One the the aims, a point of, Brexit was the ability to stop spraying money at farmers. So, now we’ve got Brexit what is government doing? Spraying more money at farmers:
Ministers are considering boosting payments to farmers under the new post-Brexit subsidy programme after concerns were raised in trials that support on offer is too low.
Officials are testing a new financial support scheme that will be vital for keeping farms afloat – but some of those taking part in the trials warned of a shortfall in suggested payment rates.
Payment levels are being reviewed by the Government and could be changed to make them more attractive to farmers who are currently heavily reliant on state support, sources said.

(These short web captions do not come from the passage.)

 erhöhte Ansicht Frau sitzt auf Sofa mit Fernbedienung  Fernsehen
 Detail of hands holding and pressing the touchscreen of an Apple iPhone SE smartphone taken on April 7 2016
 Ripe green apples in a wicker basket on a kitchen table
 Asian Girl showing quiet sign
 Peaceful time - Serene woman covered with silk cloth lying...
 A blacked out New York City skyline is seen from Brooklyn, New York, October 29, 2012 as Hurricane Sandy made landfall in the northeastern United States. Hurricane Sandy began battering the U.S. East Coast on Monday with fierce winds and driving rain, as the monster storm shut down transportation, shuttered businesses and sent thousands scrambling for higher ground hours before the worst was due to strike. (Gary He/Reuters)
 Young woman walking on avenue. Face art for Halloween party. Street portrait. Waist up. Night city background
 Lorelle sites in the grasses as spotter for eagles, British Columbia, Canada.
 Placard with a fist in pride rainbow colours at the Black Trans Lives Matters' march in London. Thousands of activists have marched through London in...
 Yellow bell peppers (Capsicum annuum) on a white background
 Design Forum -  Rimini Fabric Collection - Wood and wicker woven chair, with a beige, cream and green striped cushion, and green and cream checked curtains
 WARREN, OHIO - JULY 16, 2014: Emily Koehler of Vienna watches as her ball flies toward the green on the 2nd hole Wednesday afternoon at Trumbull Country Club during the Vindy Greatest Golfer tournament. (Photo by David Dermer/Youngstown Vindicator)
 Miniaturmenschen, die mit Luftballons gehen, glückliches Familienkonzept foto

Here’s what the basic farming problem is – too much subsidy.
Yes, too much.
As David Ricardo pointed out in 1817 – time enough for people to grasp the point – if we give money to people who use land then that money we give to people who use land becomes capitalised into the value of land and rents rise. So, farmland costs a lot these days – £10,000 a hectare sort of level. So, in order to be a farmer you’ve got to have lots of capital. This makes farming an ex[pensive thing to be doing. The reason land costs so much? The fact that we subsidise the use of land to farm upon.

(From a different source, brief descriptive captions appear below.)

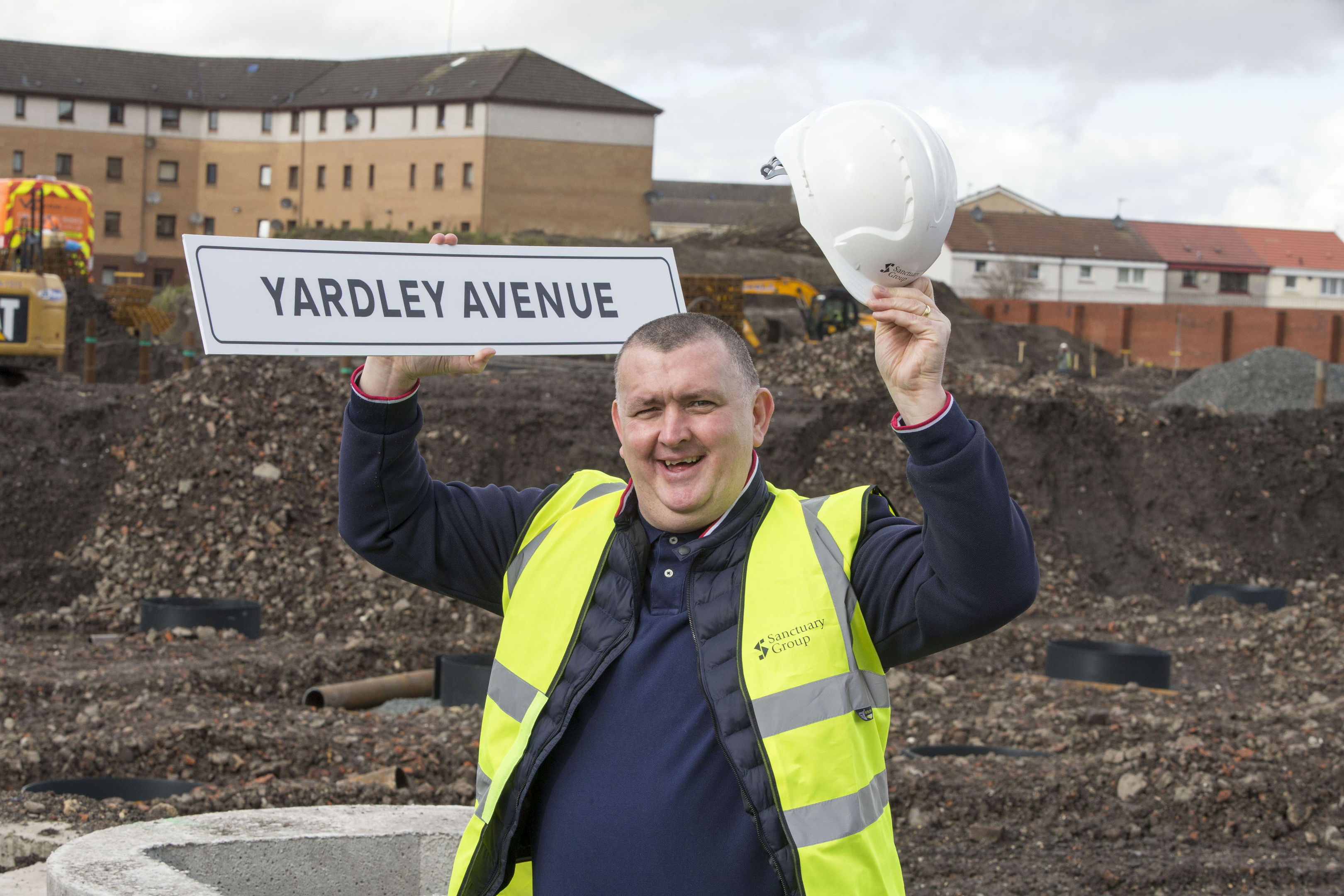 Mark Yardley holding a sign for a street which has been named in his honour (Jeff Holmes/PA Wire)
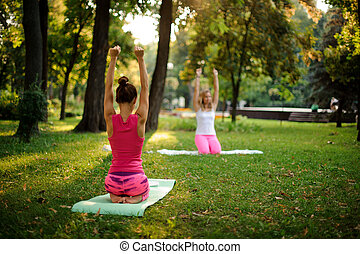 Group of women doing yoga exercises on green grass in the park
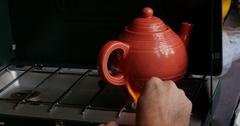 Orange Ceramic Tea Pot on Camp Gas Grill, 4K Stock Footage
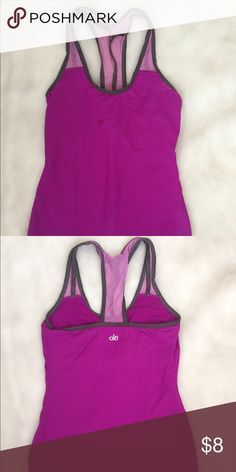 Workout racer back tank Magenta racer back workout tank with strappy/mesh back and non-padded bra insert, excellent used condition Tops Tank Tops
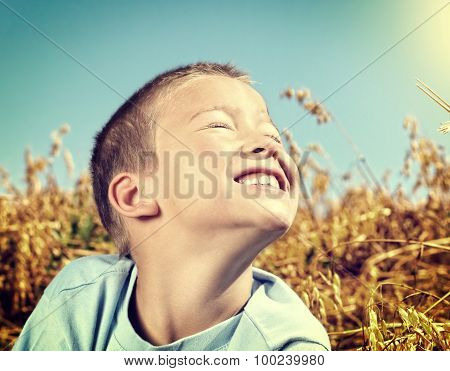 Happy Kid In The Field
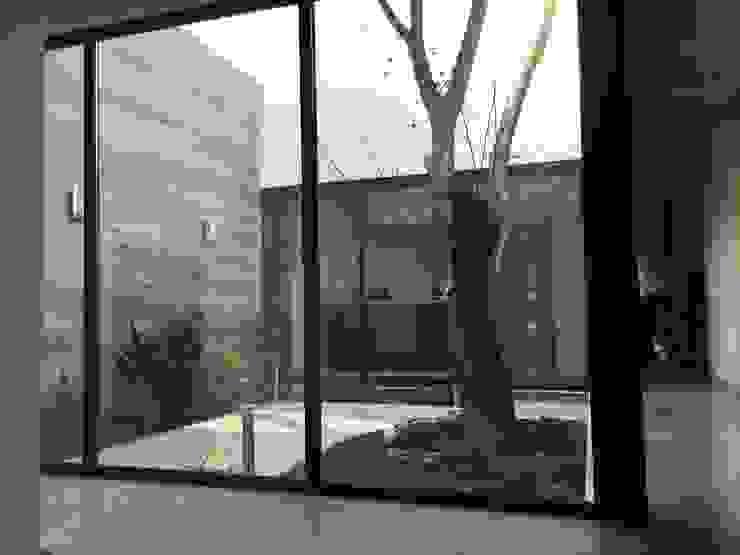 Eclectic style garden by Diez y Nueve Grados Arquitectos Eclectic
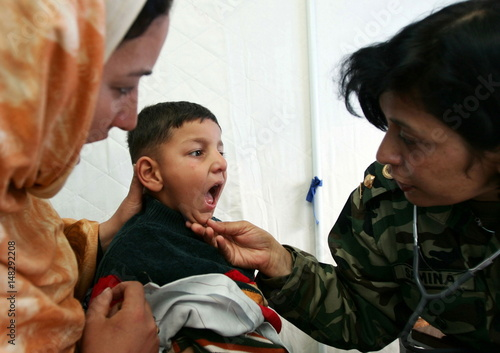 Pakistan's Army doctor Samina Azaz examines a Kashmiri boy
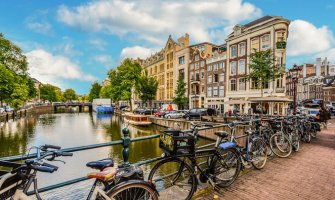 bicycles lining a bridge over the canal in Amsterdam
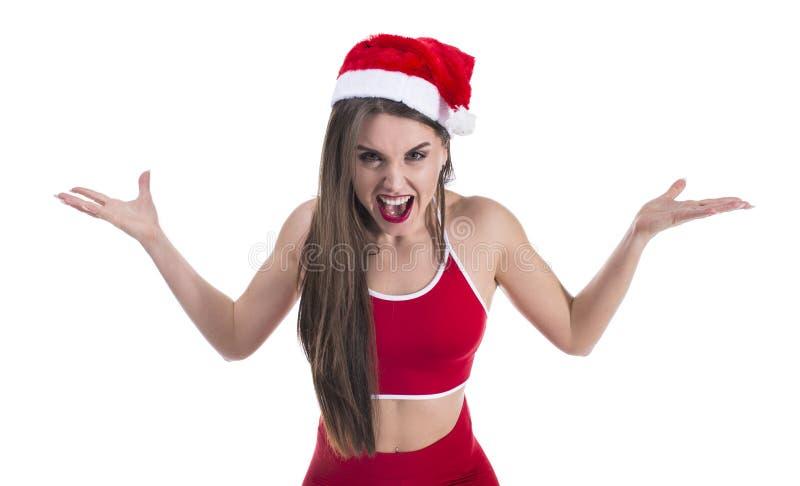 年轻美丽的运动的在被隔绝的白色背景疯狂和疯狂呼喊和叫喊的妇女佩带的圣诞节帽子 库存图片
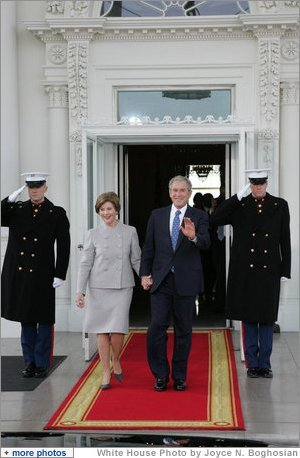 President George W. Bush and Mrs. Laura Bush walk out on the North Portico of the White House Tuesday morning, Jan. 20, 2008, to welcome President-Elect Barack Obama to the White House. White House photo by Joyce N. Boghosian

If we didn’t subsidise then farm land would be cheaper. The costs of being a farmer would be lower. Therefore we wouldn’t need to subsidise farming because we’d no longer be subsidising farming.
True, this would make every current farmer go bust but so what?
The direct payments, which make up the bulk of the CAP support, accounted for 71pc of farms’ net income – earnings from output and subsidies minus taxes, interest, production and staff costs.
Lower the cost of land and thereby reduce the costs of farming. The reason we’re not doing this is that, of course, government never does do the sensible thing, does it?